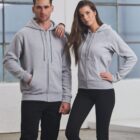 A man and woman stand side by side in a bright room wearing gray zip-up hoodies. The man has his hands in the pockets, while the woman rests her arm on his shoulder. They both wear black pants and are looking forward.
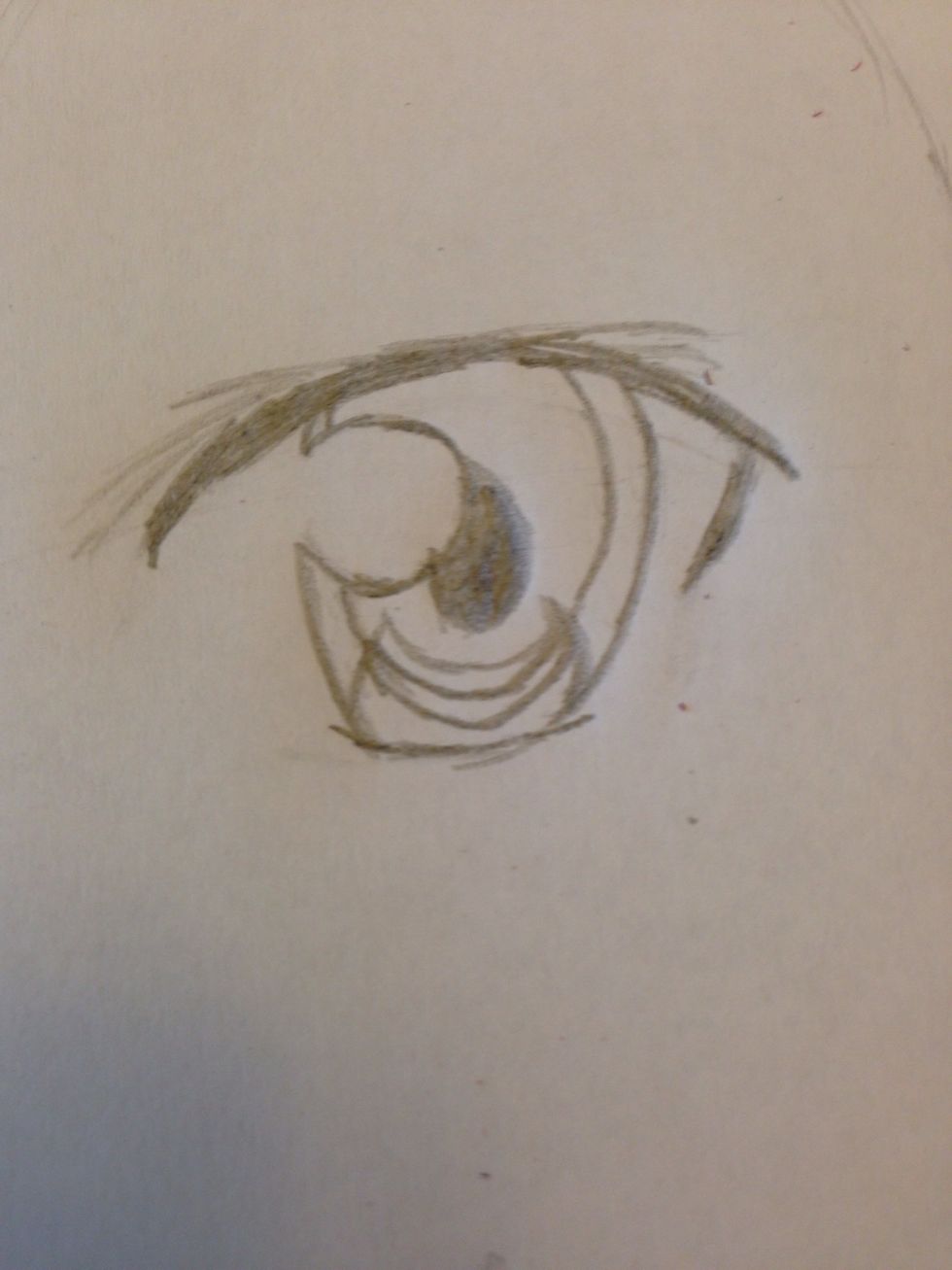 Continue drawing the lines you were drawing before to make a complete oval in his eye, Then draw another line so it looks like a skinny crescent like the picture above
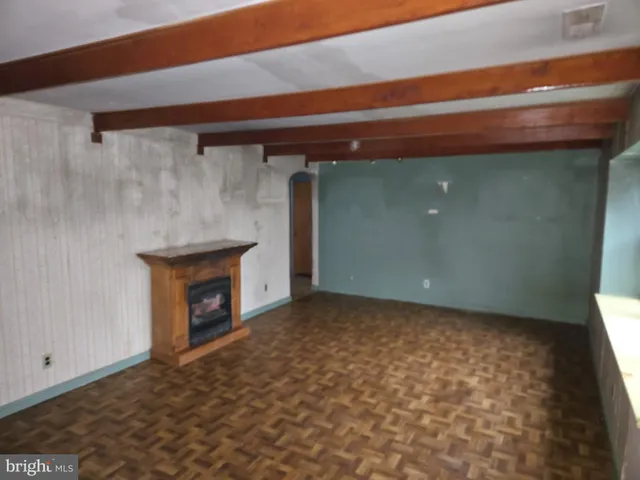 a view of empty room with a fireplace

━━━━━━━━━━━━━━━━━━━━

### PROBLEM TO SOLVE
Each line of the data must be restated exactly, and the pictures must be left out.

### COMPLETED TASK
 A man and woman stand side by side in a bright room wearing gray zip-up hoodies. The man has his hands in the pockets, while the woman rests her arm on his shoulder. They both wear black pants and are looking forward.
 Continue drawing the lines you were drawing before to make a complete oval in his eye, Then draw another line so it looks like a skinny crescent like the picture above
 a view of empty room with a fireplace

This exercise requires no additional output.